- Task requirements
1 - Please repeat from "The China International" to "of animal feed." in the article below on China's private companies.
2 - List every person named in the article below on China's private companies.

- Text provided
※
Unity is the key for China's top private firms

(China Daily)

13:54, November 25, 2011

BEIJING - Some of China's largest private companies have decided to unite to develop overseas markets, as an increasing number of them aspire to develop into global players.

The China International Chamber of Commerce for the Private Sector (CICCPS) was established in Beijing on Thursday. It has more than 100 members, including some of the country's biggest private companies, such as Geely Automobile Holdings Ltd, the auto giant that bought Sweden's Volvo AB last year, and New Hope Group Ltd, China's largest producer of animal feed.

The aim of the CICCPS is that private companies will help each other in overseas investment, including the provision of coordination between domestic and foreign government agencies, and in setting up platforms to obtain financing.

"Internationalization has become the strategy for many Chinese companies," said Zheng Yuewen, chairman of the organization. "They need to develop on a global scale and be internationally competitive."

The country's 7.5 million private-owned companies have become a major force in overseas investment. In the next three years, one-third of them will set up sales networks overseas and a quarter of them will establish offices in other countries, according to Guo Guangchang, chairman of Fosun International Ltd, one of China's largest conglomerates.

The private enterprises might also be able to benefit from China's vast foreign-exchange reserves when making overseas investments, according to some members. So far, the foreign-exchange reserves - totaling more than $3 trillion - have mainly been used to aid the overseas expansion of State-owned companies.

"The investment of our foreign-exchange reserves should be more diversified, and private business is an important channel," said Wu Xiaoqiu, director of the Financial and Securities Institute of Renmin University of China.

"Private companies have more advantages in their decision-making systems, and they are also better at executing plans compared with State-owned enterprises," said Wang Jianxi, executive vice-president and chief risk officer of China Investment Corp, the country's sovereign wealth fund.

The overseas development of Chinese private enterprise has already attracted foreign investors. In July, the British financier Jacob Rothschild said that his RIT Capital Partners will set up a private-equity fund of $750 million with members of the CICCPS to aid the development of Chinese companies overseas.

Many of the country's private enterprises compete with each other at the low-end while doing business overseas, said Yin Mingshan, chairman of Lifan Industry (Group) Co Ltd, a leading motorcycle manufacturer. "They compete by offering the lowest price possible, and hurt each other as a result. Joining the chamber will make them more self-disciplined," he said.
※
- Input data
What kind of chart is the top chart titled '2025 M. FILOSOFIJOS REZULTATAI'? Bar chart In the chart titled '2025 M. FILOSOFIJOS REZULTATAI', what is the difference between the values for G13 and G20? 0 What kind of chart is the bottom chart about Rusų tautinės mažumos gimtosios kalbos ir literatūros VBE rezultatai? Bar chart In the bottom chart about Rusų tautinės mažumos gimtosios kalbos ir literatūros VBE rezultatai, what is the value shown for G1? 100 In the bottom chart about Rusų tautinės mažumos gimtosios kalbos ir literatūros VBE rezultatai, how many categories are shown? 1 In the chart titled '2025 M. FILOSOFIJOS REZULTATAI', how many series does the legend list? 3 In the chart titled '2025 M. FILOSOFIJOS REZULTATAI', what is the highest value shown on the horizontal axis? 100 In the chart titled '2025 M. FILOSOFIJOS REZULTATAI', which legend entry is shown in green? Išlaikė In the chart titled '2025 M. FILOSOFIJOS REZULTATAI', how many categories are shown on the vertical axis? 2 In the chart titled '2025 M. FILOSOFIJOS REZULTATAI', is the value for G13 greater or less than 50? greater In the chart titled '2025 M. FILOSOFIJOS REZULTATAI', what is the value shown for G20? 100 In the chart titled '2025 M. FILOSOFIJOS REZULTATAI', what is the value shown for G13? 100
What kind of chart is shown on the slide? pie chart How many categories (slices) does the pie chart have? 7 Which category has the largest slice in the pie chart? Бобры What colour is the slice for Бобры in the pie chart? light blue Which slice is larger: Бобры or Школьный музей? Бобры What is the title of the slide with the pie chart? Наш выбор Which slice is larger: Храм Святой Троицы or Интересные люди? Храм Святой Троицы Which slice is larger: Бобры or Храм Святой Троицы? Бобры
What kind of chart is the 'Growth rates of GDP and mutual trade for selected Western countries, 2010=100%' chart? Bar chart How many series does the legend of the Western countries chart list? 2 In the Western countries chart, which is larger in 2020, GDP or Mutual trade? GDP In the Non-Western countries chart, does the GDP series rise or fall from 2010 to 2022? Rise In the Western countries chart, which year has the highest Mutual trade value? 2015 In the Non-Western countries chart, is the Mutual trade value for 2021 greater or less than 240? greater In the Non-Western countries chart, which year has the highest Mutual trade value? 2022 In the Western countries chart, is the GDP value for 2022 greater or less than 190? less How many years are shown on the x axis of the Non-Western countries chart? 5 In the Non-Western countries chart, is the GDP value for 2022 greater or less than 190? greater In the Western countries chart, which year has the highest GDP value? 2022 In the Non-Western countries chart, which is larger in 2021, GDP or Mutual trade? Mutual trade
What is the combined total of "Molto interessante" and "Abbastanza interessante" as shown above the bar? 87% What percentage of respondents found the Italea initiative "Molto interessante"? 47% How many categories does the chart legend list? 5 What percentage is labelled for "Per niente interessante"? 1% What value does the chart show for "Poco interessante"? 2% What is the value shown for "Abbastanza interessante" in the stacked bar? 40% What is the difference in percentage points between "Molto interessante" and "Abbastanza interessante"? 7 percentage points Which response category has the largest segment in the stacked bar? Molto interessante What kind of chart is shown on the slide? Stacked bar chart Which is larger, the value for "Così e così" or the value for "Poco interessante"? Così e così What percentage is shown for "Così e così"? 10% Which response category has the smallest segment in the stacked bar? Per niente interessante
※
- Solutions to each task
1 -
The China International Chamber of Commerce for the Private Sector (CICCPS) was established in Beijing on Thursday. It has more than 100 members, including some of the country's biggest private companies, such as Geely Automobile Holdings Ltd, the auto giant that bought Sweden's Volvo AB last year, and New Hope Group Ltd, China's largest producer of animal feed.

2 -
Zheng Yuewen
Guo Guangchang
Wu Xiaoqiu
Wang Jianxi
Jacob Rothschild
Yin Mingshan